◆ Short problem 1: List every line in the rows that contains the string "item".

START Provided text

Monday 22 November 2010

November 2010

Usually in Sweden (or at least here at CUReS in Örebro), academic terms start up slowly and evolve into dynamic periods. Suddenly, you find yourself in mid-term stress when you discover that a lot has to be done before the end of the term. It's at times like these that it can be good to examine the numerous different assignments and the way they relate to each other.

November 2010 is no exception to this rule. Last Thursday and Friday, we've been to Bredsjö for so-called internal seminars. Gathered together with a group of about 20 regional and urban researchers, we discussed our work in three thematic groups: "place and identity", "regional and urban development" and "sustainability and climate change". This resulted in discussions of our to organsie our work here and how to repesent the centre in external communication.

Closely related to this is the general research plan for CUReS, which we discussed at the end of the series of seminars. In between we discussed each other's papers. I commented on Andreas paper and Håkan commented on my paper. Valuable contributions were made in the field of place, space, identity and place marketing. Of course, these sessions were accompanied by an abundance of good food and drinks.

END Provided text
START Material shown

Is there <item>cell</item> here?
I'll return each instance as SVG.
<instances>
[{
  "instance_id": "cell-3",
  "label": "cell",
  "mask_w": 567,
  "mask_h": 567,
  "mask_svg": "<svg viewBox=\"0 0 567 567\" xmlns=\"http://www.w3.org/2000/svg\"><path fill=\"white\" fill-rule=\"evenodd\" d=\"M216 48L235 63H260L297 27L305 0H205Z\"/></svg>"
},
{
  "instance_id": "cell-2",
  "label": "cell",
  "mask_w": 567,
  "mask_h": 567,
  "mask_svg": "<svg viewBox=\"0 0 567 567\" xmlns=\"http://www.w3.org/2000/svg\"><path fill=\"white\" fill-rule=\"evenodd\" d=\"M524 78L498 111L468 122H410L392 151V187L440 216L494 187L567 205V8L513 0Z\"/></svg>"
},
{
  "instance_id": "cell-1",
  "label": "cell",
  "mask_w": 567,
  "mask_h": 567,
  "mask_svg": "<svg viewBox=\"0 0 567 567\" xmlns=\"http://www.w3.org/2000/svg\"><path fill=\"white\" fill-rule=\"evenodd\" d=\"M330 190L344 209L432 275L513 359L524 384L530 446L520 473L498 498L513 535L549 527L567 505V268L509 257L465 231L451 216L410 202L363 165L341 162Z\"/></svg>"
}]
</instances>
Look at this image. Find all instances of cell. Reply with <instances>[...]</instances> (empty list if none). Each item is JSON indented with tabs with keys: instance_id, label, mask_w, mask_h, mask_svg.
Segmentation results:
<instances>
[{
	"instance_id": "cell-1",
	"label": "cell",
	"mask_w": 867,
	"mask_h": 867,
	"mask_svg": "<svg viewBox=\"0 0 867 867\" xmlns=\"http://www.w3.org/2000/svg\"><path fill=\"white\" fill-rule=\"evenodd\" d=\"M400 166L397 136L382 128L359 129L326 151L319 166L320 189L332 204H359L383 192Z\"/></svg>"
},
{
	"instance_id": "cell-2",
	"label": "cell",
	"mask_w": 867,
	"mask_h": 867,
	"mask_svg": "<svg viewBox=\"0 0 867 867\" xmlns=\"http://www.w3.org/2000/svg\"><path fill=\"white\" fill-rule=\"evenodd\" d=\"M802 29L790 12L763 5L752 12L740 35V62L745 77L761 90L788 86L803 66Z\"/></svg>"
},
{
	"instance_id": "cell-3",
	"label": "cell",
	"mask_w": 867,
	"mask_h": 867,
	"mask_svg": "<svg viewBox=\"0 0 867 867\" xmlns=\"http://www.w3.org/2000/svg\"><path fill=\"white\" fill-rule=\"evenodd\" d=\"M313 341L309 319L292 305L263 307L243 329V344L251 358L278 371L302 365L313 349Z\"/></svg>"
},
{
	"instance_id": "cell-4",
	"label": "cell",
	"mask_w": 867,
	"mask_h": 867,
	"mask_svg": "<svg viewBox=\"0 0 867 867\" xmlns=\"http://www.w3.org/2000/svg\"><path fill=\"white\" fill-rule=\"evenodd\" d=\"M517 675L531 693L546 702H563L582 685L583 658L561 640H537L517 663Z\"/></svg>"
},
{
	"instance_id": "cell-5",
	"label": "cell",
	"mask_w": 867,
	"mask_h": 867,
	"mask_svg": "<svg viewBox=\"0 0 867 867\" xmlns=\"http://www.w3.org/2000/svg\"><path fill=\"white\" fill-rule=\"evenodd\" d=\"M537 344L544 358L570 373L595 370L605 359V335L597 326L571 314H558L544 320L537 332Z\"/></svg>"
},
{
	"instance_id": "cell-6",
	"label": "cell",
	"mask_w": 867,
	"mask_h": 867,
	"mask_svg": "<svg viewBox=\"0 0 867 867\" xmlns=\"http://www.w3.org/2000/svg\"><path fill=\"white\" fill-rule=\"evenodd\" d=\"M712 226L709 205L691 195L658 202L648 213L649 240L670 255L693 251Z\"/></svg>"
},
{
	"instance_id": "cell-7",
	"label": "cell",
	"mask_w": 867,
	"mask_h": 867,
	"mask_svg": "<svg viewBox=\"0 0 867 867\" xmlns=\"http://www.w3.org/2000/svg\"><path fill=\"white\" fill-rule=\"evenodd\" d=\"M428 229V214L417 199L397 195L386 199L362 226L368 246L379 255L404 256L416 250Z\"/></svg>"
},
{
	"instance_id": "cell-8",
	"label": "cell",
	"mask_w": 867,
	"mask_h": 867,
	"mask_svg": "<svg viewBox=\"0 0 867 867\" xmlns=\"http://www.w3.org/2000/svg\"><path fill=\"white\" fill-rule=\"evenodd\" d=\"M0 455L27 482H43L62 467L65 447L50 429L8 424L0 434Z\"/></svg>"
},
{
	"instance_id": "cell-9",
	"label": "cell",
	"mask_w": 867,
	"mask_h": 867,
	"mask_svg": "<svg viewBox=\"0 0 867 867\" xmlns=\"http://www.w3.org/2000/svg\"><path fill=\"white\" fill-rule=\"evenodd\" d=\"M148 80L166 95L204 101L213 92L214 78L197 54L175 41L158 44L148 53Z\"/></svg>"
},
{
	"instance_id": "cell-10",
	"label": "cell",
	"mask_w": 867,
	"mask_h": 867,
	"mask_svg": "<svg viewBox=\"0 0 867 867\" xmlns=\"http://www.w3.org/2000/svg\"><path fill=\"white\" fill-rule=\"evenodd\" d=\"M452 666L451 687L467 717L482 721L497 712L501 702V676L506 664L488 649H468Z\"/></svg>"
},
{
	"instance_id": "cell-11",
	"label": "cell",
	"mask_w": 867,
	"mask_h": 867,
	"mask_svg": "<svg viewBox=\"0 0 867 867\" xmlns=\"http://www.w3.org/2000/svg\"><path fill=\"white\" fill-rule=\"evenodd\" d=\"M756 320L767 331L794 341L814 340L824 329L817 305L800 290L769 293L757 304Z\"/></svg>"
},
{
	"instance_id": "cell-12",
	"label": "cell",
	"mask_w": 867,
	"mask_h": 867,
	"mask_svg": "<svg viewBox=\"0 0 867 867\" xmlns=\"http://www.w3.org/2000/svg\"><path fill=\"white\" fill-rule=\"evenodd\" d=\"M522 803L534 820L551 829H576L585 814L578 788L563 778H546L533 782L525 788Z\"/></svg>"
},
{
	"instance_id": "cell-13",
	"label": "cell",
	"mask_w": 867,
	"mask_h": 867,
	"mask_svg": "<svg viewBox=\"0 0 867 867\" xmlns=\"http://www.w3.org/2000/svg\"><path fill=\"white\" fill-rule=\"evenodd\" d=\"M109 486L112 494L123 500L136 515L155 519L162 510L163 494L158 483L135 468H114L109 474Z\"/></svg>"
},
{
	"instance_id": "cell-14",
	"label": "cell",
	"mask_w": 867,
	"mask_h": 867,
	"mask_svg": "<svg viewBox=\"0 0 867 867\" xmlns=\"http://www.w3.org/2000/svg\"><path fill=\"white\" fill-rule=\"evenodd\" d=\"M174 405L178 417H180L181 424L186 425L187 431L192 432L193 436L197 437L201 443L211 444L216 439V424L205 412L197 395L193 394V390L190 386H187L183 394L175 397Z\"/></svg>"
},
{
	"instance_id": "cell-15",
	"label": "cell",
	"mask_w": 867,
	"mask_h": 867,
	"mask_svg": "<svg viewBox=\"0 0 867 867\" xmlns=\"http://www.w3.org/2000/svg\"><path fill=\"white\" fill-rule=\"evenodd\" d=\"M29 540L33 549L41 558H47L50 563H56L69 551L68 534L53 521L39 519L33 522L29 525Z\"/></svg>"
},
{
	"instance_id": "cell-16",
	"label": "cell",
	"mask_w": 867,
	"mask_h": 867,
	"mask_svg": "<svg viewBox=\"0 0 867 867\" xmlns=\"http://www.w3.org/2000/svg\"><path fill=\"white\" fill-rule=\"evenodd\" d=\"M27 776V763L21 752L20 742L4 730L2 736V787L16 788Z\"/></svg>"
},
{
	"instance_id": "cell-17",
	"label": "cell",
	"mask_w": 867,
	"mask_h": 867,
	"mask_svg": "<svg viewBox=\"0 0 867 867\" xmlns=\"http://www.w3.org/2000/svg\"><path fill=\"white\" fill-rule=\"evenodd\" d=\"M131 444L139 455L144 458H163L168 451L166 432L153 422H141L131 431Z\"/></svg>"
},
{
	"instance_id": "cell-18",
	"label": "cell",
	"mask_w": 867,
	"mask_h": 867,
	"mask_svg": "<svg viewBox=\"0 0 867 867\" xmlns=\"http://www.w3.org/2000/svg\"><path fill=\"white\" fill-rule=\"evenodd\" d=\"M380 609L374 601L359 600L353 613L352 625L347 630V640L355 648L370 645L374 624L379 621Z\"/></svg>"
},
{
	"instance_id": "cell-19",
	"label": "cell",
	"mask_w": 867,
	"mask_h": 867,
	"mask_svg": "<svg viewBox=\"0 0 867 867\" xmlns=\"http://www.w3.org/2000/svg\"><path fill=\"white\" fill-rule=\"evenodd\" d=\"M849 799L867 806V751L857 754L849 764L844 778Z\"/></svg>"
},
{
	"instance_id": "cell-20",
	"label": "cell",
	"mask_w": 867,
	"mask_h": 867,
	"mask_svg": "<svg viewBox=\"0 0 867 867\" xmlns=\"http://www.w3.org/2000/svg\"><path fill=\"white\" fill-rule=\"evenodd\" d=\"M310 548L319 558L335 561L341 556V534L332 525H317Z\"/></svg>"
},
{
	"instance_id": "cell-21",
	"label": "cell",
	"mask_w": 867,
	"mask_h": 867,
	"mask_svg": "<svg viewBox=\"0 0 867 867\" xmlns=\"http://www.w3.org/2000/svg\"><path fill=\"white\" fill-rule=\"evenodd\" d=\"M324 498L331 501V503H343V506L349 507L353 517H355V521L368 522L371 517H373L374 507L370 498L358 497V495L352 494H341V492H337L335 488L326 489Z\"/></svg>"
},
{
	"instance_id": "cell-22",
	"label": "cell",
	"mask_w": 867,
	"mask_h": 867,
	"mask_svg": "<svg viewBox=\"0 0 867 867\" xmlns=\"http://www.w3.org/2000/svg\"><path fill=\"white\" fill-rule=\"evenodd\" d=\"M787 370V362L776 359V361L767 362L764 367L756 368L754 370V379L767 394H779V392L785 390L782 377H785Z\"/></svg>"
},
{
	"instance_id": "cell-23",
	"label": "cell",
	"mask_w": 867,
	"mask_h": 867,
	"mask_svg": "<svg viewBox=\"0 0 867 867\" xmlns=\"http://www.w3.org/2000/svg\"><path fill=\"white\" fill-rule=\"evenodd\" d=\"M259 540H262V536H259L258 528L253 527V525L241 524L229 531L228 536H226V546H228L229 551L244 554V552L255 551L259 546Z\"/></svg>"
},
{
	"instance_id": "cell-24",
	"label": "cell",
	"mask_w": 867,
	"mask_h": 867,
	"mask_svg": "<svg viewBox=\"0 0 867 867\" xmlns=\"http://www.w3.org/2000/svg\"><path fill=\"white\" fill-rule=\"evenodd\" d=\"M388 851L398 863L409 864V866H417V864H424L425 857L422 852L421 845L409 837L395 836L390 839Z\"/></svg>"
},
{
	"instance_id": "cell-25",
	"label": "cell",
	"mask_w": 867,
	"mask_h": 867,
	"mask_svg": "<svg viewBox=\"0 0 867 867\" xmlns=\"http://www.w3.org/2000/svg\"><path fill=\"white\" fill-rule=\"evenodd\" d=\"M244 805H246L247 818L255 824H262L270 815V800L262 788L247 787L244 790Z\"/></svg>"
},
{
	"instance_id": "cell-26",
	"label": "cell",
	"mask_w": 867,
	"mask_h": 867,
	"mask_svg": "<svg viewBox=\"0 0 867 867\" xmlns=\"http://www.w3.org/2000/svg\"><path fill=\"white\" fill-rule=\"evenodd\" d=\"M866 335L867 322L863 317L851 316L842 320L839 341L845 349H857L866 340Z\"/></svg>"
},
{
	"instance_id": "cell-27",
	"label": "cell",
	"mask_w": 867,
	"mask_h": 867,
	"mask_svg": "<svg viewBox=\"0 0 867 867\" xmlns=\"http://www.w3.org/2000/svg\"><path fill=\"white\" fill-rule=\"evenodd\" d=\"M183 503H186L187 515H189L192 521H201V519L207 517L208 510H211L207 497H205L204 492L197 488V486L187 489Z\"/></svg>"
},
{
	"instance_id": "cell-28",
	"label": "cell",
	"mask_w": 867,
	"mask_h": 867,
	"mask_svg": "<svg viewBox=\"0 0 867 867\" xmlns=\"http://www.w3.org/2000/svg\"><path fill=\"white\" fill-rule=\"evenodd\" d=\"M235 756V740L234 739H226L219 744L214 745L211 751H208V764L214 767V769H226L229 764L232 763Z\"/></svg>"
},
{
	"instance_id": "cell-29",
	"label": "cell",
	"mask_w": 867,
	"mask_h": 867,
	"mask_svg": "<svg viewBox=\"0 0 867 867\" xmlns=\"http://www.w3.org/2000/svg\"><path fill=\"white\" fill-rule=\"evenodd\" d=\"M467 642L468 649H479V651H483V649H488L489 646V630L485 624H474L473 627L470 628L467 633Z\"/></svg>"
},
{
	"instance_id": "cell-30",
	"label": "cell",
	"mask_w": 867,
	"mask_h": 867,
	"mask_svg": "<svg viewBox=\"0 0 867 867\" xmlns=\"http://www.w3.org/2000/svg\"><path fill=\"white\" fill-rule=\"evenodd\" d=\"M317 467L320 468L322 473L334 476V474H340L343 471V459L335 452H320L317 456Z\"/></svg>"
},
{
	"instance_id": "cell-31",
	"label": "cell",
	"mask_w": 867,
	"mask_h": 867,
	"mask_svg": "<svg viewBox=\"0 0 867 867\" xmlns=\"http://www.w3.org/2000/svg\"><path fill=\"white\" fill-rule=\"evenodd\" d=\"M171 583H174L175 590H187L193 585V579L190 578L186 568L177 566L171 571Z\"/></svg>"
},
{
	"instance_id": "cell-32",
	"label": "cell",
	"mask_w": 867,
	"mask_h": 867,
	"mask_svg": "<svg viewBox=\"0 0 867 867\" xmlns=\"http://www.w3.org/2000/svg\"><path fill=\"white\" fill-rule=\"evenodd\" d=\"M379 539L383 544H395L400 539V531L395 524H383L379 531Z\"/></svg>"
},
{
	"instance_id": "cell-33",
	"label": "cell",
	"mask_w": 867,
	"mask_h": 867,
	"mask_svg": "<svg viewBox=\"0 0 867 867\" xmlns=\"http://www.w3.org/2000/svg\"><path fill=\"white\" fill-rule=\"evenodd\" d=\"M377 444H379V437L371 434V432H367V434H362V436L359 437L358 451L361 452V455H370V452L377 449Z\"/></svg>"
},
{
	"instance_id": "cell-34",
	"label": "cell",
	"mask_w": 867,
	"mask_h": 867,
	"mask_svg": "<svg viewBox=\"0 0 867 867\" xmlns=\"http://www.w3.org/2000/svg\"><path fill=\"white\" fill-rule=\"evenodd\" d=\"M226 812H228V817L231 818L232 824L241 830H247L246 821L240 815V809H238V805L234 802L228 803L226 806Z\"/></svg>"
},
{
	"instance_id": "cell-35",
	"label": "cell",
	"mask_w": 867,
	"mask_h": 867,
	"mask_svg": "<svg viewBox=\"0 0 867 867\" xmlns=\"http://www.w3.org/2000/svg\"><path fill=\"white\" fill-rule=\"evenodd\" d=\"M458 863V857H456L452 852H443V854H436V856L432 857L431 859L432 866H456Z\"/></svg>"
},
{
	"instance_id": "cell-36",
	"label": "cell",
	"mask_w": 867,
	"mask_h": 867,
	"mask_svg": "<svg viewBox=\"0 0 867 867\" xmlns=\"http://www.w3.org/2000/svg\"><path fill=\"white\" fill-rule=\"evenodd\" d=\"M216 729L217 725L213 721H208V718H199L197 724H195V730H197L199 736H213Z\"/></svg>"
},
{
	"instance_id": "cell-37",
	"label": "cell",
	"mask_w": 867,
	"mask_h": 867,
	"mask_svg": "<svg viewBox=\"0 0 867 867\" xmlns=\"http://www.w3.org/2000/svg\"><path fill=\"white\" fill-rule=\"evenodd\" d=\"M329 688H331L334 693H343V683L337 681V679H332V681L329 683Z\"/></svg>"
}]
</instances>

END Material shown

◆ Short problem 2: In the blog post about the November 2010 seminars, who commented on the writer's paper?

◆ Finished answer 1:
Is there <item>cell</item> here?
Look at this image. Find all instances of cell. Reply with <instances>[...]</instances> (empty list if none). Each item is JSON indented with tabs with keys: instance_id, label, mask_w, mask_h, mask_svg.

◆ Finished answer 2: Håkan commented on the writer's paper.